OK. Fine. I’ll log back in, but of course iCloud rejects my password in System Preferences so many times that they eventually lock me out and force me through a forgot password flow just so I can change my password back to what it always was.

That done and finally logged back in, all of my iOS devices start beeping and I find this:

My Apple ID is being used on a new device apparently.

To be expected given that I just logged in on a new(?) device. But, why is my iMac’s hostname now duplicated “(2)”? Reasons, I’m sure.

Local Account Password Shenanigans

After the Catalina upgrade and spending some time getting my apps, settings, etc. kind of back to normal, my wife tried to login to her account on that iMac.

Everything went fine, and we got some of her software updated, too.

But then the Mac went to sleep.

Her local Mac account password is a simple, all-lowercase English word without spaces or numbers or special characters. macOS wouldn’t accept it when she tried to login again.

It wouldn’t accept it when I typed it in. Nor when I decided the keyboard must have somehow malfunctioned during the last half hour and I thought I was extremely clever by trying to login as her via a remote screen sharing session and it failed as well.

That was about 36 hours ago and the problem persists through multiple restarts. I don’t have it in me right now to try and debug this. But I’m not worried. All of her data is backed up. I’m ready to blow away her account and create a new one. But,…Apple?

Photos.app

It took around eight hours for Photos.app to upgrade my 200GB iCloud Photos library the first time I opened it on Catalina. Since then, across multiple reboots, it simply refuses to update with new photos added to iCloud from other devices. Or upload new photos to iCloud that I imported directly on that machine. It just says “Updating…”, forever.

More Little Things

I found earlier today that I couldn’t restart my Mac because an application was still running. The only thing open (but idle) was Xcode. I did a quick ⌥⌘⎋ and discovered this:

System Preferences is not responding

I had no idea System Preferences was even running. It wasn’t visible in the Dock?

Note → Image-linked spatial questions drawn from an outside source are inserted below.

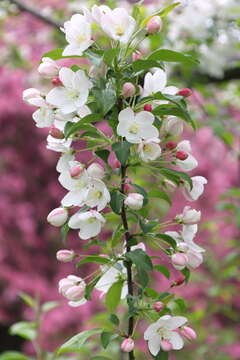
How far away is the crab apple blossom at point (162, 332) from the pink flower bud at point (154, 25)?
48 centimetres

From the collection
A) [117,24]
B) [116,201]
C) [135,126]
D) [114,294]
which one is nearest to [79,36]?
[117,24]

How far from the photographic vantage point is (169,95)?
889 millimetres

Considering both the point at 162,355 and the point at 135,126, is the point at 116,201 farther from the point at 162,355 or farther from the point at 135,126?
the point at 162,355

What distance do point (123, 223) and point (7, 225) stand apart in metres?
3.37

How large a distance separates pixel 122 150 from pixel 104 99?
3.5 inches

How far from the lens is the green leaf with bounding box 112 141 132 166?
0.86 metres

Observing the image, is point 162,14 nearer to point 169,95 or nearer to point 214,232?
point 169,95

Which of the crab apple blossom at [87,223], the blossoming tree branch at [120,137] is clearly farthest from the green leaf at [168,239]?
the crab apple blossom at [87,223]

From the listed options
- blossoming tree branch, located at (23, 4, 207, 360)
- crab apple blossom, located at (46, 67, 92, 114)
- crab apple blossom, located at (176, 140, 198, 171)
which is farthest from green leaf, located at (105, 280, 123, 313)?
crab apple blossom, located at (46, 67, 92, 114)

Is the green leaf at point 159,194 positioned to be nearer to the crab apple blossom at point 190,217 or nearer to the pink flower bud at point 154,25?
the crab apple blossom at point 190,217

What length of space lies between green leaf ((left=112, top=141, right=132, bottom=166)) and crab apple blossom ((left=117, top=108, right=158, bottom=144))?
0.02m

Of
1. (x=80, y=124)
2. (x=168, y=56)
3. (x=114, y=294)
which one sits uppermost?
(x=168, y=56)

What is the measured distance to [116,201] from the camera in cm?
88

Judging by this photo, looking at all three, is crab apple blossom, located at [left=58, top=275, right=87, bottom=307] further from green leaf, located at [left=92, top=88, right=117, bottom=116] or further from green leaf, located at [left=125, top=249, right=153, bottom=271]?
green leaf, located at [left=92, top=88, right=117, bottom=116]
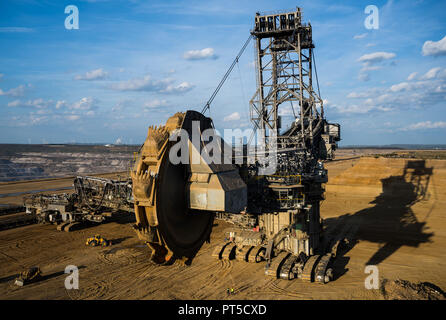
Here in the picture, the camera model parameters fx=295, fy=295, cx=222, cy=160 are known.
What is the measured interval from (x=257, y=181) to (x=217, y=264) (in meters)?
13.2

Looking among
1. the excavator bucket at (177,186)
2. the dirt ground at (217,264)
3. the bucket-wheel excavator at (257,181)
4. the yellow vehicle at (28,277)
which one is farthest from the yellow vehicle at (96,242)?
the excavator bucket at (177,186)

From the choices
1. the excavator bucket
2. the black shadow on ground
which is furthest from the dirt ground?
the excavator bucket

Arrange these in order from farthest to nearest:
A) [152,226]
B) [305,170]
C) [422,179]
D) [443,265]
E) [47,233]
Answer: [422,179] → [47,233] → [443,265] → [305,170] → [152,226]

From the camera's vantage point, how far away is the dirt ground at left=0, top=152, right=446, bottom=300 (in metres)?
20.5

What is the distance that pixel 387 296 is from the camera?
19172mm

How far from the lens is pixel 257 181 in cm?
1551

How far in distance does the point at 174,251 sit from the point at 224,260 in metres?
21.1

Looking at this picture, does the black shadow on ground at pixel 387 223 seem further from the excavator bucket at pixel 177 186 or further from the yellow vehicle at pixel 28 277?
the yellow vehicle at pixel 28 277

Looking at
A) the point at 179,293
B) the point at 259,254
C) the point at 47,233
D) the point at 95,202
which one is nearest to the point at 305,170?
the point at 259,254

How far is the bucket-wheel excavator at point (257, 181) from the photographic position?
641 cm

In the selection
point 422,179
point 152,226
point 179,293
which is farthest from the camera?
point 422,179

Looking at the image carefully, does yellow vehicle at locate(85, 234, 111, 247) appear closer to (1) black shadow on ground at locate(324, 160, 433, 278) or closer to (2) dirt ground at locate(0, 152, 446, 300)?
(2) dirt ground at locate(0, 152, 446, 300)

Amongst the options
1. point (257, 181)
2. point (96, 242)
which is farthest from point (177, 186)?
point (96, 242)

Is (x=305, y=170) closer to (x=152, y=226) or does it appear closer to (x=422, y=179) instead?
(x=152, y=226)
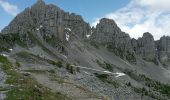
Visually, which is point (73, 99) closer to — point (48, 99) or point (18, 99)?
point (48, 99)

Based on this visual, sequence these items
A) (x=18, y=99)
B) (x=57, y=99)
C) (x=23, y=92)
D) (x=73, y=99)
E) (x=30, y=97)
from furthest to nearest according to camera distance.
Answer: (x=73, y=99) → (x=57, y=99) → (x=23, y=92) → (x=30, y=97) → (x=18, y=99)

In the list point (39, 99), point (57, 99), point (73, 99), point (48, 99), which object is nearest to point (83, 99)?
point (73, 99)

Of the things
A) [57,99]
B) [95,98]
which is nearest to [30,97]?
[57,99]

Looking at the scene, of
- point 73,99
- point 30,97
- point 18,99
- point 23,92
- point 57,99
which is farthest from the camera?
point 73,99

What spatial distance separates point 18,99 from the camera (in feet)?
94.7

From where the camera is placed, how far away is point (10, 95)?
→ 3053 cm

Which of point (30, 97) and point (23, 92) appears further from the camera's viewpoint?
point (23, 92)

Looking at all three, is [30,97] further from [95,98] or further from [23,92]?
[95,98]

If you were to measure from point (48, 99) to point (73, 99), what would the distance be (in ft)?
30.2

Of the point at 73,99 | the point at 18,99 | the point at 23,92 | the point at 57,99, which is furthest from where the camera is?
the point at 73,99

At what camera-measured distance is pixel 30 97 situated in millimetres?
30766

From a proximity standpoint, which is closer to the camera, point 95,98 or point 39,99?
point 39,99

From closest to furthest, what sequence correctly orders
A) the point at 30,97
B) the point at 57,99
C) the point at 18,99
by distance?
the point at 18,99, the point at 30,97, the point at 57,99

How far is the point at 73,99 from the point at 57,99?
6381 mm
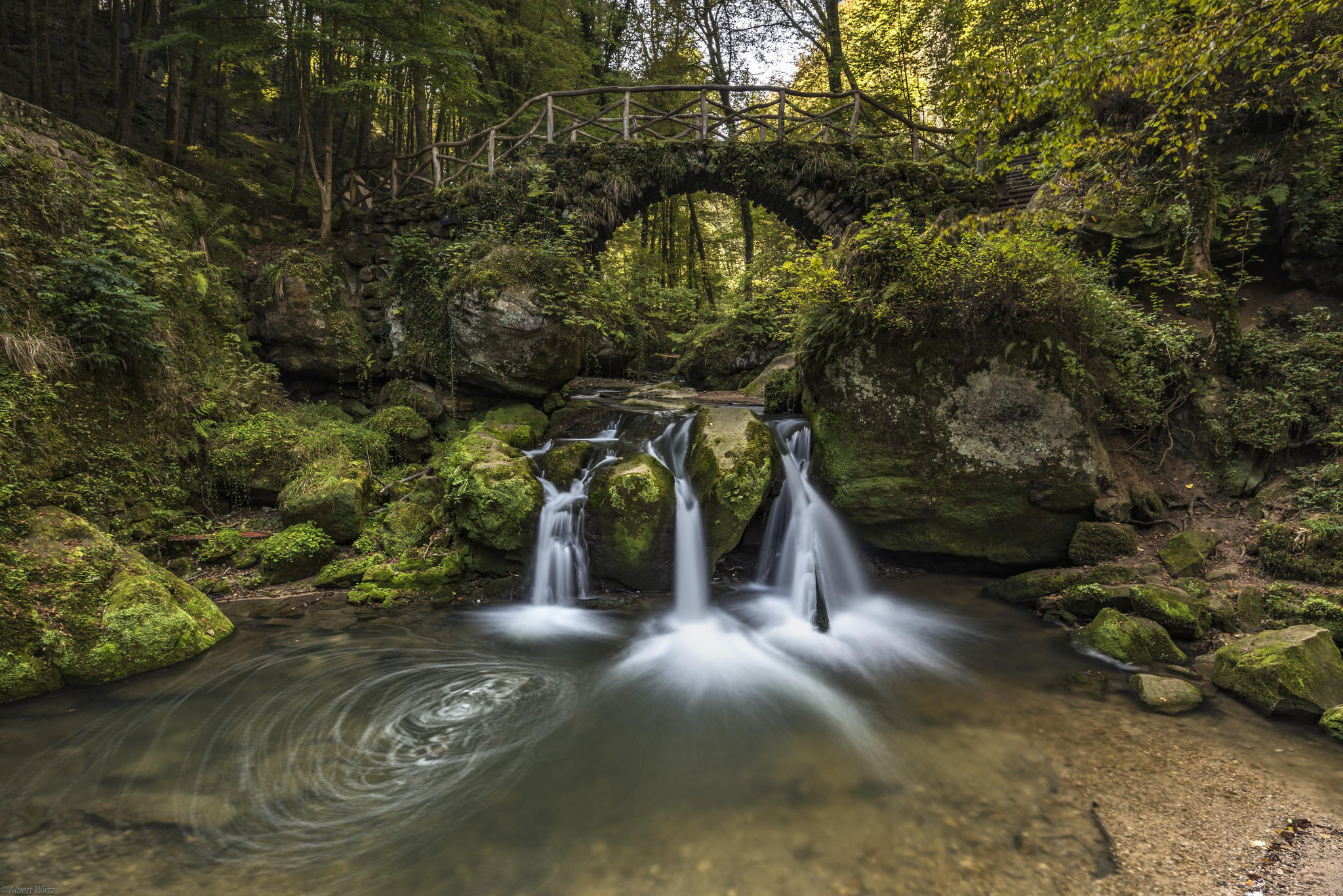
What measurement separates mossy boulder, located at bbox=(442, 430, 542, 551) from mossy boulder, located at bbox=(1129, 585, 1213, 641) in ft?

As I mentioned earlier, I had to sign in to iCloud again (a few times) after upgrading. A day later, this popped up while I was using TextMate:

Can't connect to FaceTime

?‍♀️

After upgrading to Catalina, macOS made me reauthorize every app that wanted to send me notifications. Ironically, the following alert appears every time I reboot despite always dismissing it using the most definitive option Apple provides and never giving whatever-process-is-showing-it permission to notify me of anything in the first place:

Welcome to macOS Catalina. You're in for a treat!

Anyway…

I love the Mac and everything its software and hardware stand for. The iMac Pro and new Mac mini are phenomenal. The revamped Mac Pro (six years? really?) is a damn beast. And, honestly, I don’t even mind USB-C.

But the keyboards, the literally hundreds if not thousands of predatory scams on the Mac App Store, whatever the fuck is going on with Messages.app on macOS, iCloud Drive, the boneheaded, arrogant, literally-put-on-the-consumer-facing-marketing-website claim that iPad-to-Mac with Catalyst was merely a checkbox, all the dumb, stupid little bugs I mentioned above, and the truckload of other paper-cuts I’m sure to run into once I’m on Catalina for more than 48 hours…

My god.

It is absolutely clear that the Mac is far outside of what the upper-ranks of Apple is focusing on.

I’m not trying to throw Engineering under the bus. I’m friends with many wonderful, talented, hard-working, and caring Apple developers who want the Mac to fucking thrive. What I am doing is explicitly shitting on management and blaming the executive team for allowing all of the above to ship.